Molecular tracing of the global hepatitis C virus epidemic predicts regional patterns of hepatocellular carcinoma mortality

Yasuhito Tanaka, Fuat Kurbanov, Shuhei Mano, Etsuro Orito, Victor Vargas, Juan I Esteban, Man-Fung Yuen, Ching-Lung Lai, Anna Kramvis, Michael C Kew, Heidi E Smuts, Sergey V Netesov, Harvey J Alter, Masashi Mizokami
Gastroenterology 2006, 130 (3): 703-14

BACKGROUND & AIMS: Molecular evolutionary analysis based on coalescent theory can provide important insights into epidemiologic processes worldwide. This approach was combined with analyses of the hepatitis C virus (HCV) epidemiologic-historical background and HCV-related hepatocellular carcinoma (HCC) in different countries.

METHODS: The HCV gene sequences of 131 genotype 1b (HCV-1b) strains from Japan, 38 HCV-1a strains from the United States, 33 HCV-1b strains from Spain, 27 HCV-3a strains from the former Soviet Union (FSU), 47 HCV-4a strains from Egypt, 25 HCV-5a strains from South Africa, and 24 HCV-6a strains from Hong Kong isolated in this study and previous studies were analyzed.

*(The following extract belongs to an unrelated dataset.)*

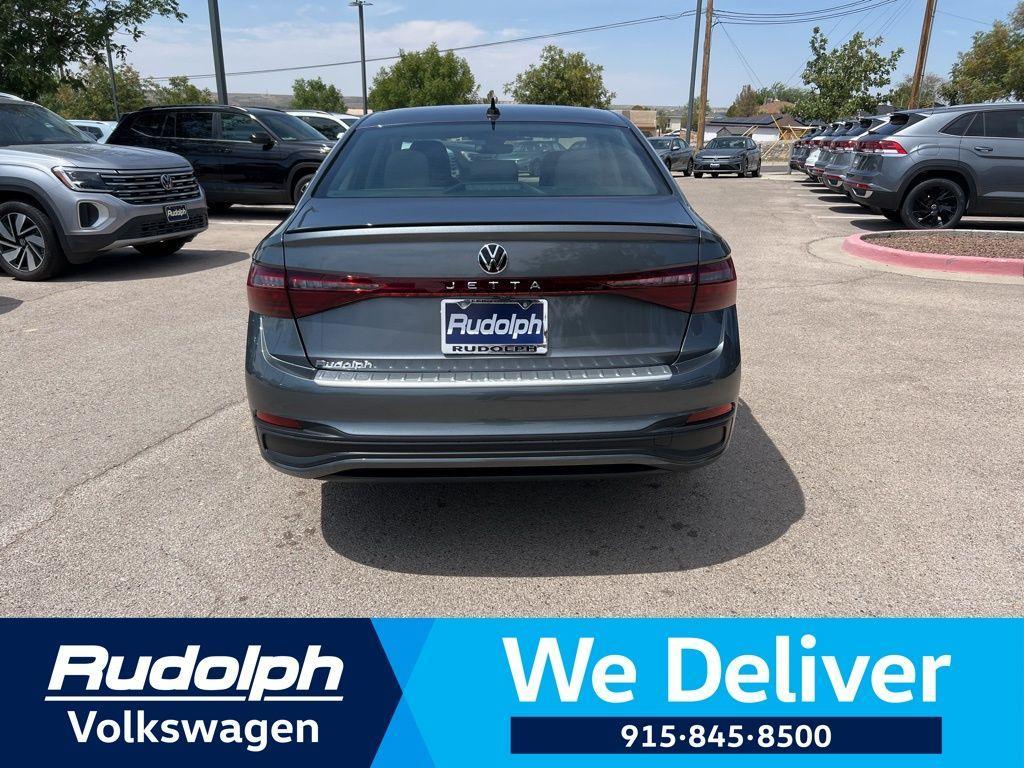 new 2025 Volkswagen Jetta car, priced at $25,060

RESULTS: The coalescent analysis indicated that a transition from constant size to rapid exponential growth (spread time) occurred in Japan in the 1920s (HCV-1b), but not until the 1940s for the same genotype in Spain and other European countries. The spread time of HCV-1a in the United States was estimated to be in the 1960s; HCV-3a in the FSU, HCV-5a in South Africa, and HCV-6a in Hong Kong in the 1960s, mid-1950s, and late 1970s, respectively. Three different linear progression curves were determined by analysis of the relationship between HCV seroprevalence and HCC mortality in different geographic regions; a steep ascent indicated the greatest progression to HCC in Japan, a near horizontal line indicated the least progression in the United States and the FSU, and an intermediate slope was observed in Europe.

CONCLUSIONS: These findings strongly suggest that the initial spread time of HCV is associated with the progression dynamics of HCC in each area, irrespective of genotype.